使用 CosyVoice2 可以完成音色保存&音色加载，如果要想实现对自己音色的 Instruct，CosyVoice所有模型目前均不支持，Instruct 会直接删除音色 embding，使用内部设定好的音色 embding（中文女），所以下面方法无法实现对自己音色的语气调整，只可以使用语气词。

总结：无法对自己的音色进行语气控制，只能使用语气词。

【参考内容】

https://github.com/FunAudioLLM/CosyVoice/issues/671
https://github.com/FunAudioLLM/CosyVoice/issues/1151
https://github.com/FunAudioLLM/CosyVoice/issues/604
https://github.com/FunAudioLLM/CosyVoice/issues/918

【音色保存】实现将自己的音色保存并且作为预训练音色生成语音，首先需要得到自己的录音，将 .wav 转换为预训练音色 .pt 。

import torch
from cosyvoice.cli.cosyvoice import CosyVoice, CosyVoice2
from cosyvoice.cli.frontend import load_spk_from_wav

cosyvoice = CosyVoice('D:\modelscope_cache\hub\iic\CosyVoice2-0___5B', load_jit=False, load_trt=False, fp16=False)

data = load_spk_from_wav("C:\\Users\\shaoqisun\\Desktop\\5.wav", cosyvoice)
torch.save(data, f'speakers/xijun.pt')

lower_sr = 16000
high_sr = 22050

def postprocess(speech, top_db=60, hop_length=220, win_length=440):
    max_val = 0.8

    speech, _ = librosa.effects.trim(
        speech, top_db=top_db,
        frame_length=win_length,
        hop_length=hop_length
    )

    if speech.abs().max() > max_val:
        speech = speech / speech.abs().max() * max_val

    zeros = torch.zeros(1, int(high_sr * 0.2))

    print(speech, zeros)

    speech = torch.concat([speech, zeros], dim=1)

    return speech


def load_spk_from_wav(wav_file, cosyvoice):
    target_wav, sample_rate = torchaudio.load(wav_file)
    if target_wav.shape[0] == 2:
        # 计算两个声道的平均值
        target_wav = target_wav.mean(dim=0, keepdim=True)

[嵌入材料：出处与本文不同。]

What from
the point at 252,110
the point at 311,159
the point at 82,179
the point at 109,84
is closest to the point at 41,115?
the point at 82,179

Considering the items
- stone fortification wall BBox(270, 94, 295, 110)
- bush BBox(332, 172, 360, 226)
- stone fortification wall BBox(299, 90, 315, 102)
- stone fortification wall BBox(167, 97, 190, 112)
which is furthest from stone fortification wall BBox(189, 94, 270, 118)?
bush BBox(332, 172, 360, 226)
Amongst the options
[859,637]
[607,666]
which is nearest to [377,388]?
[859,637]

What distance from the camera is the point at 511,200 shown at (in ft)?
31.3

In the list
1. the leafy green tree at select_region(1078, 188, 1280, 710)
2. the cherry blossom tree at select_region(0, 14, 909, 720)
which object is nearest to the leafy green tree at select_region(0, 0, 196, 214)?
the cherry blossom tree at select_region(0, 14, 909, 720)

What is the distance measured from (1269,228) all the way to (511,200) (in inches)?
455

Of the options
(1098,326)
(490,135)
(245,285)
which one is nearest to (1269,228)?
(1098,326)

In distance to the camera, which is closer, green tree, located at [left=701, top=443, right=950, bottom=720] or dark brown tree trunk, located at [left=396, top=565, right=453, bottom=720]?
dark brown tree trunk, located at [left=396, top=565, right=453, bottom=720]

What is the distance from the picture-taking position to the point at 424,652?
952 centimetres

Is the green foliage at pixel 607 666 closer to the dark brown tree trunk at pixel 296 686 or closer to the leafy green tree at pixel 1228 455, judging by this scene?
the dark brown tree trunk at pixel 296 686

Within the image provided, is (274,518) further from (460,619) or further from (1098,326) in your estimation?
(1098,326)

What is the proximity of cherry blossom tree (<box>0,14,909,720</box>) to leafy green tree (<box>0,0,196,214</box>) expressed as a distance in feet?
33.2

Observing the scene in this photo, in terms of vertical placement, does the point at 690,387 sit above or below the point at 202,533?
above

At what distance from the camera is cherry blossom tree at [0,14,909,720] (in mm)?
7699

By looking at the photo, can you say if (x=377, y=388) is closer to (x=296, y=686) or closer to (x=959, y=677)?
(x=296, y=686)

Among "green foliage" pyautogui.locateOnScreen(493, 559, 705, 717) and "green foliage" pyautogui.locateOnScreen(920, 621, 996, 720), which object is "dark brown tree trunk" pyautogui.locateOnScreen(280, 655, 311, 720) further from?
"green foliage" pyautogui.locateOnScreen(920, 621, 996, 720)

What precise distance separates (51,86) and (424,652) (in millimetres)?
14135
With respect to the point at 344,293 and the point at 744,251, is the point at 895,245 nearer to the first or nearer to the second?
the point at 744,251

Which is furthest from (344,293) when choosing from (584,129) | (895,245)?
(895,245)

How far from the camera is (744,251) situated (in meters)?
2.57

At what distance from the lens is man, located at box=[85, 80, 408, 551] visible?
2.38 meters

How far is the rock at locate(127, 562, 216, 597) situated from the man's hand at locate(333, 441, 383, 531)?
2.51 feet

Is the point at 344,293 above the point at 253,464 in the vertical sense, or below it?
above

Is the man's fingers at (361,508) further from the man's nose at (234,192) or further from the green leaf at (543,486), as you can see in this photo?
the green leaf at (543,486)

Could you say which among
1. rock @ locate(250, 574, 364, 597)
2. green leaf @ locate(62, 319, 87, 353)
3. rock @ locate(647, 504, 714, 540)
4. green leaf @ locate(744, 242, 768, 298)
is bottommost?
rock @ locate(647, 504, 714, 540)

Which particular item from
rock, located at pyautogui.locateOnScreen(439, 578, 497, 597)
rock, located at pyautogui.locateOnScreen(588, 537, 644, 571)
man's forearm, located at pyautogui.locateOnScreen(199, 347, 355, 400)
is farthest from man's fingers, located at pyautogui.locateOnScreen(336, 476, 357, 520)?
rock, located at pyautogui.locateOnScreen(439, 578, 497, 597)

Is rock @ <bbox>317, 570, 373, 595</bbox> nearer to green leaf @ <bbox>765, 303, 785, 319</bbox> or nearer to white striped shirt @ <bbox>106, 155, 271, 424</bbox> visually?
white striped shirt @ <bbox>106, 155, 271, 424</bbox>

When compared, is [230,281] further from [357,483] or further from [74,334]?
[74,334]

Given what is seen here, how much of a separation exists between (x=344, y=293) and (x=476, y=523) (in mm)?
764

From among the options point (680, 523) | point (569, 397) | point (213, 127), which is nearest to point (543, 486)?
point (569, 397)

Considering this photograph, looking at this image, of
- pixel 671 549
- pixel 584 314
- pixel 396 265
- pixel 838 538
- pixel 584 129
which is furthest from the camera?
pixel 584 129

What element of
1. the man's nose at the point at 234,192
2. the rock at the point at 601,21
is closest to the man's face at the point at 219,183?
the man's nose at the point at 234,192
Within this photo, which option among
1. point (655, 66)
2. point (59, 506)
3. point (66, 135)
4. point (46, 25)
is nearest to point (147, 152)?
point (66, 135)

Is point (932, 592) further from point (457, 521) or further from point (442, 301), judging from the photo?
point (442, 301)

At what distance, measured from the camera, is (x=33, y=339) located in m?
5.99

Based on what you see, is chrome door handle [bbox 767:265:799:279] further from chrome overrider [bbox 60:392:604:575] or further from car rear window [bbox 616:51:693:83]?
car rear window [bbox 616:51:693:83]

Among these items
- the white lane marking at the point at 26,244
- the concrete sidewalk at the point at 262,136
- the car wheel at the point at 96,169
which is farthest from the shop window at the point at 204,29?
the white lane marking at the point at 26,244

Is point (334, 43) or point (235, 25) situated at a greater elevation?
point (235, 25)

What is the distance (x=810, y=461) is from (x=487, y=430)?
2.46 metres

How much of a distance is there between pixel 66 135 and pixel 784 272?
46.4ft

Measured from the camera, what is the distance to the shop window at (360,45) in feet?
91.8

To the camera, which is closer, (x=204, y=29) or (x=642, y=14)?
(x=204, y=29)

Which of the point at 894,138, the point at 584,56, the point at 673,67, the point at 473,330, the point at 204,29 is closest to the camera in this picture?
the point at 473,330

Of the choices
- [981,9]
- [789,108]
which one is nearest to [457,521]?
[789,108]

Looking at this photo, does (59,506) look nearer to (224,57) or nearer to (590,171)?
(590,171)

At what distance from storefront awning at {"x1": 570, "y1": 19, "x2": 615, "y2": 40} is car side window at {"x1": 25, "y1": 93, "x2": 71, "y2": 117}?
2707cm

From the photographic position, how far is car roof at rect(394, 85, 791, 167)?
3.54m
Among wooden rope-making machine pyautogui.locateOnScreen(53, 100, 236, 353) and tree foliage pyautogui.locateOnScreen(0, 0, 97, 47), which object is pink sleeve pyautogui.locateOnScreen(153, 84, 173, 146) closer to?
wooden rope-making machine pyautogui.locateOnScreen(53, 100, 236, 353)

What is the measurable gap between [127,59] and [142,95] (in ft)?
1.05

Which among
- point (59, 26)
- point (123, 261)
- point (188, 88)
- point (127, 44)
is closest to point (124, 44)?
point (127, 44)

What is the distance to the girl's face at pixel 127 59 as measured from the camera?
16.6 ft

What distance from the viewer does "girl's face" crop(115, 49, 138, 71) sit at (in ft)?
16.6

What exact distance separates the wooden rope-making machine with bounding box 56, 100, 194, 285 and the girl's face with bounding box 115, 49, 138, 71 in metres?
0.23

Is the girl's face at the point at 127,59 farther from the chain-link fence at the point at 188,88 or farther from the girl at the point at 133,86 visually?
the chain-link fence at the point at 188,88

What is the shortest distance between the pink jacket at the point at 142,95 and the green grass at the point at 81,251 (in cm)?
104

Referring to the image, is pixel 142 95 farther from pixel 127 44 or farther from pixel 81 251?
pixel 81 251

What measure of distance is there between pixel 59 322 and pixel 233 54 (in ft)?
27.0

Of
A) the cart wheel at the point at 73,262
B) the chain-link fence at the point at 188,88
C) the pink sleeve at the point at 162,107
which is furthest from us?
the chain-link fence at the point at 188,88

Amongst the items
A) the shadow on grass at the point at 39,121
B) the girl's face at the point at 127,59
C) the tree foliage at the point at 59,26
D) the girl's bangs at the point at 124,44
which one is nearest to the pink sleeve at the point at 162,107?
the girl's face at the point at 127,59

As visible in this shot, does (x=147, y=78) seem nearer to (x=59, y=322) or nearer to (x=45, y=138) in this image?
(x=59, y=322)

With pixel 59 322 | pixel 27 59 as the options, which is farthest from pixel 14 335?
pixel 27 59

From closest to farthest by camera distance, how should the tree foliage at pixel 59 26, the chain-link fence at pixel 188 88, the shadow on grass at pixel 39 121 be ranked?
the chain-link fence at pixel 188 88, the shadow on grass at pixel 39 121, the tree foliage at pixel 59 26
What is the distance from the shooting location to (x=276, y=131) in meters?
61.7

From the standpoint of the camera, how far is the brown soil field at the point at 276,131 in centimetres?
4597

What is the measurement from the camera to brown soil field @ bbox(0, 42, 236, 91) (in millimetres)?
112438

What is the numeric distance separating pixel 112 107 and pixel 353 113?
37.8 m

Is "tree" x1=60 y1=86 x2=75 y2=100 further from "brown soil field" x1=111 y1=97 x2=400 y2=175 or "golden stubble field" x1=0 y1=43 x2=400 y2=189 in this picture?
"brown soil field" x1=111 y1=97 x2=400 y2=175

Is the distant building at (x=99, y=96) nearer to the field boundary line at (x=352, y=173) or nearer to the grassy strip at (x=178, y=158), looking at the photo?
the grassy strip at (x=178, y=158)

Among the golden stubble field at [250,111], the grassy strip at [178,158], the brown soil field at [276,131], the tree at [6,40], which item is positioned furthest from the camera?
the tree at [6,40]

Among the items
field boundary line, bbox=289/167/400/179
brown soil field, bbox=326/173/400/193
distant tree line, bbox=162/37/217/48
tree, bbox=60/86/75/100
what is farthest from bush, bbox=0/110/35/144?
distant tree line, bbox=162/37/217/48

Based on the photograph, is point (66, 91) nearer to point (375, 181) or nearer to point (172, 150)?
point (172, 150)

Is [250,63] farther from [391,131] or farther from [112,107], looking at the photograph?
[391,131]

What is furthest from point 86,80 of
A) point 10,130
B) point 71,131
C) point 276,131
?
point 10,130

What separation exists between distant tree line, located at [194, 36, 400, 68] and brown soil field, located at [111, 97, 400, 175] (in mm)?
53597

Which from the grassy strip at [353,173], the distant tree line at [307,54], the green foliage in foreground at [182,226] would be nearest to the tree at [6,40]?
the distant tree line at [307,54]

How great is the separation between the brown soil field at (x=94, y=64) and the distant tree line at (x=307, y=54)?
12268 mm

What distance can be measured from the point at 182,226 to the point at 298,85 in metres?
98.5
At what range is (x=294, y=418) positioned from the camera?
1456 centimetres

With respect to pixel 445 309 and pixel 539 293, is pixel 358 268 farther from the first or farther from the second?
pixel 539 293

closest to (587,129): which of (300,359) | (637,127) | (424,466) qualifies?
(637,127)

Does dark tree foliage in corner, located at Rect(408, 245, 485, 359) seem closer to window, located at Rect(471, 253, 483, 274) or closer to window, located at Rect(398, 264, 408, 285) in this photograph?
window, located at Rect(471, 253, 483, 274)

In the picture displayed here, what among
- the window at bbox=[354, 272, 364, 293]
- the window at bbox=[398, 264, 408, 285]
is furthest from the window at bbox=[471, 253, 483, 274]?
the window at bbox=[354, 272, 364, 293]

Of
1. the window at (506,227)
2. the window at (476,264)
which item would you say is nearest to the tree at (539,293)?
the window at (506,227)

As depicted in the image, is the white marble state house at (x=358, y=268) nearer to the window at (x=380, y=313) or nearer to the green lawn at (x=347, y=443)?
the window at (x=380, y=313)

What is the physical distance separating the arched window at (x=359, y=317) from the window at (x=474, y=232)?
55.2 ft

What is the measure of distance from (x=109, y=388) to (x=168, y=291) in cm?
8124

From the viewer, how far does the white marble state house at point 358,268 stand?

    target_wav_high = torchaudio.transforms.Resample(sample_rate, high_sr)(target_wav)
    target_wav_high = postprocess(target_wav_high)
    target_wav_lower = torchaudio.transforms.Resample(high_sr, lower_sr)(target_wav_high)

    speech_feat, speech_feat_len = cosyvoice.frontend._extract_speech_feat(target_wav_high)
    speech_token, speech_token_len = cosyvoice.frontend._extract_speech_token(target_wav_lower)
    embedding = cosyvoice.frontend._extract_spk_embedding(target_wav_lower)

    print(f"speech_feat {type(speech_feat)}")
    print(f"speech_token {type(speech_token)}")
    print(f"embedding {type(embedding)}")

    return {
        "speech_feat": speech_feat,
        "speech_feat_len": speech_feat_len,
        "speech_token": speech_token,
        "speech_token_len": speech_token_len,
        "embedding": embedding
    }


def load_spk_from_pt(spk_id, spk_dir="./speakers"):
    spk_pt = os.path.join(spk_dir, f"{spk_id}.pt")

    if os.path.exists(spk_pt) and os.path.isfile(spk_pt):
        return torch.load(spk_pt)

    return None


def scan_spks_from_file(spk_dir="./speakers"):
    spks = []

    for spk_pt in os.listdir(spk_dir):
        if not spk_pt.endswith('.pt'):
            continue

        full_spk_pt = os.path.join(spk_dir, spk_pt)
        spk_id = spk_pt.replace(".pt", "")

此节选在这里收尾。